→ **TASK PROMPT**
Faithfully return all lines, omitting every embedded picture.

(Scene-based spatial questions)
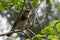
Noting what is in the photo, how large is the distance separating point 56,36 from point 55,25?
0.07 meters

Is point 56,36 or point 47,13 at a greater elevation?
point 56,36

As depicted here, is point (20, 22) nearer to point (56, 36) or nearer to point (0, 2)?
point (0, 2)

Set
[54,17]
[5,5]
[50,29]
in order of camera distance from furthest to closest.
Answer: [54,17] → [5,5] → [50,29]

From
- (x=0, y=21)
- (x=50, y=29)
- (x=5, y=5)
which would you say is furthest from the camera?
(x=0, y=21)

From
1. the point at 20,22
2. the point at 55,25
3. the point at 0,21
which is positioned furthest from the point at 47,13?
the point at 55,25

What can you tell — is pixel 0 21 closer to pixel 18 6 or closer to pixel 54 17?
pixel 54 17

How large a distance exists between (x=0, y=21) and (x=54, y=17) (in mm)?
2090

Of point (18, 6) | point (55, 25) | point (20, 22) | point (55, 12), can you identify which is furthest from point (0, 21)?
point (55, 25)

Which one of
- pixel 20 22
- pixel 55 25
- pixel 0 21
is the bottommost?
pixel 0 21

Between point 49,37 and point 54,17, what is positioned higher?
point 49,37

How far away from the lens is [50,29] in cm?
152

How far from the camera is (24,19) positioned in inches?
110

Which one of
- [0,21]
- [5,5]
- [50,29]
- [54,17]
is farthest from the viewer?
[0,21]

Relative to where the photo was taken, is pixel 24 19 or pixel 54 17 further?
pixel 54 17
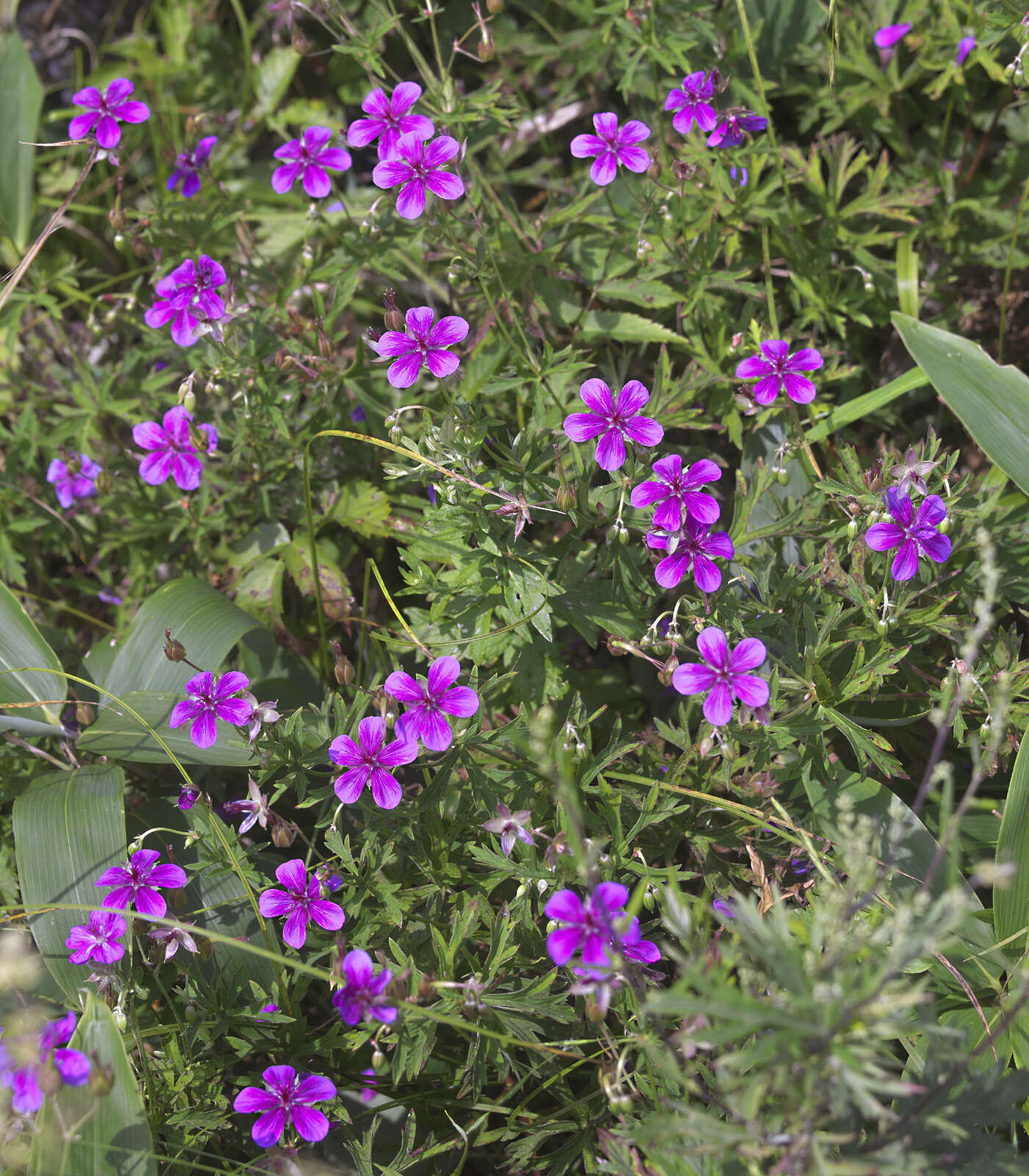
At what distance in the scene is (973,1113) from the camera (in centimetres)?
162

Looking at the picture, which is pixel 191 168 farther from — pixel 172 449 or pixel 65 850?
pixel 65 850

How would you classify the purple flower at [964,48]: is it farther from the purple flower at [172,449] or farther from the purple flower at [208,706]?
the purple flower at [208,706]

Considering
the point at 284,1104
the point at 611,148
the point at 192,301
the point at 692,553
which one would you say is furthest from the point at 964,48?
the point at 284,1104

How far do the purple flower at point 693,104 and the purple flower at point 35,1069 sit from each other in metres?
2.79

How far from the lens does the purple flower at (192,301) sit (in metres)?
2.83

→ **RESULT**
Noting what is in the photo, how large is the distance separating point 56,36 from point 55,25?
0.07 meters

Is point 56,36 or point 47,13 at a greater elevation?
point 56,36

As depicted here, is point (20, 22) nearer to point (56, 36) or nearer to point (0, 2)?
point (0, 2)

Set
[54,17]
[5,5]
[50,29]
in order of camera distance from furthest to closest.
Answer: [54,17] → [5,5] → [50,29]

From
- (x=0, y=21)
- (x=50, y=29)
- (x=5, y=5)
which would you say is furthest from the camera?
(x=0, y=21)

From
1. the point at 20,22
2. the point at 55,25
3. the point at 0,21
which is positioned furthest from the point at 47,13?
the point at 55,25

What can you tell — is pixel 0 21 closer to pixel 18 6 or closer to pixel 54 17?
pixel 54 17

How large a distance exists between (x=0, y=21) and (x=54, y=17) (in mm)?
2090

Of point (18, 6) | point (55, 25) | point (20, 22) | point (55, 12), can you identify which is furthest from point (0, 21)?
point (55, 25)

Which one of
- pixel 20 22
- pixel 55 25
- pixel 0 21
is the bottommost?
pixel 0 21

Between point 49,37 and point 54,17, what is positioned higher?
point 49,37

How far away from the lens is [50,29] in cm?
152

How far from the camera is (24,19) positioned in inches?
110

Which one of
- [0,21]
- [5,5]
- [50,29]
- [54,17]
is farthest from the viewer?
[0,21]

Relative to where the photo was taken, is pixel 24 19 or pixel 54 17 further?
pixel 54 17
At what distance in the scene is (973,1113) from the camera (in centimetres)?
162

Looking at the picture, which is pixel 191 168 farther from — pixel 172 449 or pixel 65 850?
pixel 65 850

How would you classify the purple flower at [964,48]: is it farther from the purple flower at [172,449] or farther from the purple flower at [208,706]?
the purple flower at [208,706]

Considering
the point at 284,1104
the point at 611,148
the point at 192,301
the point at 692,553
which one would you say is furthest from the point at 964,48?
the point at 284,1104

How far do the purple flower at point 693,104 and the purple flower at point 35,1069 sit from each other in metres?
2.79

How far from the lens does the purple flower at (192,301) sit (in metres)?
2.83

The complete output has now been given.